LAF center prepares kids for kindergarten

Getting ready for kindergarten is a big deal for any young child, but for those on the autism spectrum it can be an incredibly daunting challenge.

Thanks to recent efforts by the Lowcountry Autism Foundation, children with such developmental delays now have a special “preschool” like program right in Beaufort County where they'll get the educational and behavioral skills they need to thrive in kindergarten and beyond.

The LAF-Comprehensive Therapy Center opened in Bluffton in early February with six children enrolled with room for 12 more in its early childhood development program. A child need not be on the autism spectrum to attend the program, though there are trained therapists on staff ready to give each student the specialized attention he or she needs.

"Our goal for the children is to prepare them for transitioning into a typical classroom setting," said Beth McCune, the center's full-time special education teacher. "The development of a strong foundation for learning is crucial for all children, and particularly for children who have a developmental delay. We want to offer children support emotionally, socially, and academically so they are given every opportunity to be successful in their life."

Read more about Lowcountry Autism
Foundation's resources here.


It's an intense and fun early childhood development program that will challenge any child, and the extremely low teacher-student ratio (which ranges from 1:1 to 1:3, depending on the child's therapy needs) is an attractive advantage over other preschools, said Tripp Ritchie, LAF executive director. Plus "neuro-typical" students serve as models for children on the spectrum, who need a point of reference for the kind of behavior and social skills they should be striving for.McCune teaches the preschool literacy-based curriculum, which touches all domains of learning, including language, cognitive, fine motor, gross motor, adaptive, and socialization skills. The curriculum was created for children with language or developmental delays, but those in charge say any preschool-aged child would benefit from attending the program.

In addition to the general curriculum, an Personal Education Program (PEP) is developed for each child to set specific goals for that student. Each student's progress is closely monitored and documented to make sure goals are being met and the necessary therapies are showing progress.

Besides McCune, the staff consists of Ellen Fittro, a nationally Board Certified Behavior Analyst (BCBA) and two Applied Behavior Analysis therapists, and the center hopes to hire a full time occupational therapist and a full time speech and language pathologist in the next several months.

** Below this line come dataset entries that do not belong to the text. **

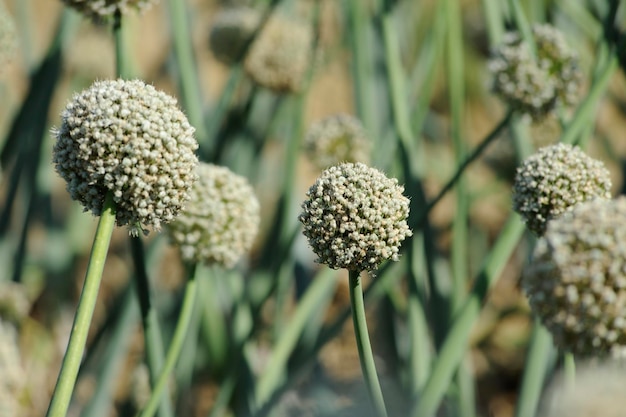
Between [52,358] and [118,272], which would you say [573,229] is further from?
[118,272]

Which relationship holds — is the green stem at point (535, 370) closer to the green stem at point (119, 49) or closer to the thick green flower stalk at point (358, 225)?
the thick green flower stalk at point (358, 225)

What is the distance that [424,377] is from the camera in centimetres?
150

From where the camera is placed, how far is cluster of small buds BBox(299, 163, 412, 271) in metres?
0.88

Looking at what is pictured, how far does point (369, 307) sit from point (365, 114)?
0.53 m

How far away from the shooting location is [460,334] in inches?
43.2

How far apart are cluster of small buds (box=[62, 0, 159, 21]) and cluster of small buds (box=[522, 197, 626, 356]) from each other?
73 cm

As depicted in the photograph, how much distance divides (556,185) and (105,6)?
70 cm

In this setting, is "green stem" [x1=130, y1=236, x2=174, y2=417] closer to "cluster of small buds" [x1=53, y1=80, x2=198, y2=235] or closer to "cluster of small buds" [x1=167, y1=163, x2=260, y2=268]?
"cluster of small buds" [x1=167, y1=163, x2=260, y2=268]

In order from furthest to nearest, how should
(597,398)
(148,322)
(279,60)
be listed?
(279,60) < (148,322) < (597,398)

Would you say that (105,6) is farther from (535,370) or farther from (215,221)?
(535,370)

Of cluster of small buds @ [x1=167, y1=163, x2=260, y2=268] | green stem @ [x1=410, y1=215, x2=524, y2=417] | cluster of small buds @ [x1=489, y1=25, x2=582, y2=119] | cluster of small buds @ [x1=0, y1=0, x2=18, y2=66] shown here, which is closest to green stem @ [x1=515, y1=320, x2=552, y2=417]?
green stem @ [x1=410, y1=215, x2=524, y2=417]

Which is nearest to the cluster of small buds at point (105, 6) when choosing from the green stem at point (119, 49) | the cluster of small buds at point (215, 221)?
the green stem at point (119, 49)

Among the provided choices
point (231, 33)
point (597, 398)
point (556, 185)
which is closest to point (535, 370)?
point (556, 185)

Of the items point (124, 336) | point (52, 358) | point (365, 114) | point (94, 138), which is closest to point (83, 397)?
point (52, 358)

While this is in the works, each student's family signs medical record releases so the center's staff has access to the child's occupational therapy and speech therapy records and therapists, in order to facilitate its comprehensive approach.

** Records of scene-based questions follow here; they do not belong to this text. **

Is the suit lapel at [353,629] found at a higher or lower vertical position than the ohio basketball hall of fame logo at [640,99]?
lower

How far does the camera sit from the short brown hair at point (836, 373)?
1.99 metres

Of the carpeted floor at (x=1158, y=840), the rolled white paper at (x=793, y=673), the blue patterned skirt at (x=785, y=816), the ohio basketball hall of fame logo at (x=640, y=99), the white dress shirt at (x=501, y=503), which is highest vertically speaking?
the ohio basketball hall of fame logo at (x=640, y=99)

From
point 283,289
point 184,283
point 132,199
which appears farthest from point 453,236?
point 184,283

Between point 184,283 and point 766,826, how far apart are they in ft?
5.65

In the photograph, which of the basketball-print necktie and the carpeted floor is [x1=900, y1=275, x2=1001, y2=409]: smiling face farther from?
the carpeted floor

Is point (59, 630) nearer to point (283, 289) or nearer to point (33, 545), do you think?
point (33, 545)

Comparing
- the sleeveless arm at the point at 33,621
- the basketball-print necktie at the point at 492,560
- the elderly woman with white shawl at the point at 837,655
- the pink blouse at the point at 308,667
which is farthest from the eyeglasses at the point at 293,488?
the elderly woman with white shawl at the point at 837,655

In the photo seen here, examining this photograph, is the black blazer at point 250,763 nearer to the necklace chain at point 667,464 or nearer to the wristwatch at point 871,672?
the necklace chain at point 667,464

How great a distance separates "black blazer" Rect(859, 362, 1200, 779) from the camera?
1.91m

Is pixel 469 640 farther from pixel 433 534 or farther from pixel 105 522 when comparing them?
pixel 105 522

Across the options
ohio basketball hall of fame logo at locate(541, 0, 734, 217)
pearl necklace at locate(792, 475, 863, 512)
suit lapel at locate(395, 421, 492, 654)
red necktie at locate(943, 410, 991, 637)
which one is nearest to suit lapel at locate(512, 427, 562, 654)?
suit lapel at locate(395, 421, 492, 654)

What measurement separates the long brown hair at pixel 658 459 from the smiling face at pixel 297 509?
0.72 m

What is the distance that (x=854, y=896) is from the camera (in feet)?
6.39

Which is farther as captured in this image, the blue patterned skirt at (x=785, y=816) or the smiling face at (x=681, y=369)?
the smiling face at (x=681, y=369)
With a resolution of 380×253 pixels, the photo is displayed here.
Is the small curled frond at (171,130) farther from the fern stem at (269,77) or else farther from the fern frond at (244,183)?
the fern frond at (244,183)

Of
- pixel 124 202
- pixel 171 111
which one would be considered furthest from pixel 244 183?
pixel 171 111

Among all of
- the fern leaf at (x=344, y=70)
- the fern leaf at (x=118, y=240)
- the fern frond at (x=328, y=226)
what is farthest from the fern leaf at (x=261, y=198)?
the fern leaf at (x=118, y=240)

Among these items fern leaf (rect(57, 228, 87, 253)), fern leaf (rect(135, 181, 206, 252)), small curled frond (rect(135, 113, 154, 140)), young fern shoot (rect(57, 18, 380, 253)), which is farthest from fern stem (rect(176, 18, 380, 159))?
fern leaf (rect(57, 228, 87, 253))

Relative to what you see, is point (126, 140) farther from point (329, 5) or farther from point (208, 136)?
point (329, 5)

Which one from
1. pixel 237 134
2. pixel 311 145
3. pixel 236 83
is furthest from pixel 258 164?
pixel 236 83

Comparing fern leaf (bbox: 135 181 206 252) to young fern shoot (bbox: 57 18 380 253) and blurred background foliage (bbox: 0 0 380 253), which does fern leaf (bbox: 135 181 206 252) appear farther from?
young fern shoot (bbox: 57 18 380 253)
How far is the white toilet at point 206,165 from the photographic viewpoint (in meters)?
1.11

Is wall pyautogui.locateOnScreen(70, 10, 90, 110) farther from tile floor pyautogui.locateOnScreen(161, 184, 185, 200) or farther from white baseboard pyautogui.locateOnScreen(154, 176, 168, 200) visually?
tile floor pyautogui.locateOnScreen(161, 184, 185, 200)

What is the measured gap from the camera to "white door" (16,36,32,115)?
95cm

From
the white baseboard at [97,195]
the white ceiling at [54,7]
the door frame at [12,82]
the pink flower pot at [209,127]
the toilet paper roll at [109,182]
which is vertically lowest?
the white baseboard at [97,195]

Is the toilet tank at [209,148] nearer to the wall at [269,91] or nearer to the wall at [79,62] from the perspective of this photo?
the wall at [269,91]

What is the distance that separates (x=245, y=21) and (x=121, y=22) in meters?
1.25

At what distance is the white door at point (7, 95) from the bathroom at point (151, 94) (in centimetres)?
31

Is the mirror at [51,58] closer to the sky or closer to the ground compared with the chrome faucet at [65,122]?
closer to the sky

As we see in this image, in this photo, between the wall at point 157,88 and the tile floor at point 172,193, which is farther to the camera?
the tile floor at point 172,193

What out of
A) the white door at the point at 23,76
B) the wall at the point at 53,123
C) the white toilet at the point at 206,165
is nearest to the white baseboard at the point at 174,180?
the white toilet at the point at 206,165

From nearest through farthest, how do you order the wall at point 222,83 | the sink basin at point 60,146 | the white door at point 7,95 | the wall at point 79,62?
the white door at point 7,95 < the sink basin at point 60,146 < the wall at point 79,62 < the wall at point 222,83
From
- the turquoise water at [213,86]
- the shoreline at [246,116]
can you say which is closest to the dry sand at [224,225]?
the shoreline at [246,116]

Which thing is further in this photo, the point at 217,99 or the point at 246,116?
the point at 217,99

A typical school day at the center consists of group time and rotations between different areas in the classroom focusing on specific "zones," including a sensory/discovery zone, art zone, literacy zone, and a social skills zone. Behavior, occupational, and speech therapies are embedded into the daily classroom environment, and McCune and the therapists work together to create the daily course of the program.

And as with any preschool worth its weight in smiles, there's story time, music, play time, and snack time.

There are two three-hour sessions — one in the morning and one in the afternoon — serving children ages 2-6 developmentally. The program will run year-round and there are immediate openings for children both on the autism spectrum and not. Cost is $10 per hour per child ($150 per week), which includes all the specialized therapies the child receives.

Ritchie says they can offer families a reduced rate if that's what it takes to get a child the extra help he or she desperately needs.

"We don't have enough resources out there helping these children," he said. "We need more ABA and autism resources out there in the community."